In 1991, the university reorganized the management of its investments by establishing Stanford Management Company. While Stanford Management Company has its own board (overlapping some with the Board of Trustees), it is not a Stanford subsidiary but an administrative department of the university that is accountable in regular ways. Under its CEO, Laurance Hoagland, Stanford Management Company has clearly fulfilled the expectations that were associated with the reorganization.

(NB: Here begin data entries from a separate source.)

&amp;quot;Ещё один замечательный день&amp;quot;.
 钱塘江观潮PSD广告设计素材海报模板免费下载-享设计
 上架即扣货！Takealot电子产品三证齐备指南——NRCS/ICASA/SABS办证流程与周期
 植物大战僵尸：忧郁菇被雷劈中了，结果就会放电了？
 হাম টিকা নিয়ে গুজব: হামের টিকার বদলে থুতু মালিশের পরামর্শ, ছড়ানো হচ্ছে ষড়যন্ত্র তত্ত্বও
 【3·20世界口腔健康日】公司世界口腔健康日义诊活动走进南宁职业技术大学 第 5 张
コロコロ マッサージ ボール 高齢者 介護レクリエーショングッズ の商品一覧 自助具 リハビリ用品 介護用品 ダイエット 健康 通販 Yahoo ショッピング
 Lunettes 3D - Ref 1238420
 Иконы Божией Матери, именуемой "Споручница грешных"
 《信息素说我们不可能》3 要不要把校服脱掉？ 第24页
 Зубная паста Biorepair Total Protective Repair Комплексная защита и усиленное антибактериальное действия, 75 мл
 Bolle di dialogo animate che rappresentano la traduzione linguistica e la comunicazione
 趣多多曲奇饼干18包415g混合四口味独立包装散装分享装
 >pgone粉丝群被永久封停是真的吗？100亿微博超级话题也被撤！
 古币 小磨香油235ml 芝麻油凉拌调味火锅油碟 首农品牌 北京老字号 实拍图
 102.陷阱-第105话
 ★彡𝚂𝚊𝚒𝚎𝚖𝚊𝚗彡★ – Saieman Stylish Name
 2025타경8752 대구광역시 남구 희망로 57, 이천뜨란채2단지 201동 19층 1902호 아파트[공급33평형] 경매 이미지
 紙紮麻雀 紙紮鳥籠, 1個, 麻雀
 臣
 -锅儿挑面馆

The university's endowment grew from $2.4 billion on August 31, 1992, to approximately $4.5 billion five years later. New gifts over these five years accounted for approximately one-fifth of this rise. The jump in the market value in the most recent years, coupled with expenditure constraint, resulted in endowment payout, as a percentage of revenues, rising to a budgeted 13.8 percent in fiscal year 1998. However, we remain far behind our competitors on this measure. At Princeton, the figure is nearly twice as much.

For the overall financial health of the university, it is essential that we increase the role endowment income plays in the university's finances, but without having that goal accomplished for us by reductions in the other sources of revenue, where our exposure is great. In short, we need to place more emphasis on raising additional endowment funds. The present situation is not one that provides a high level of comfort.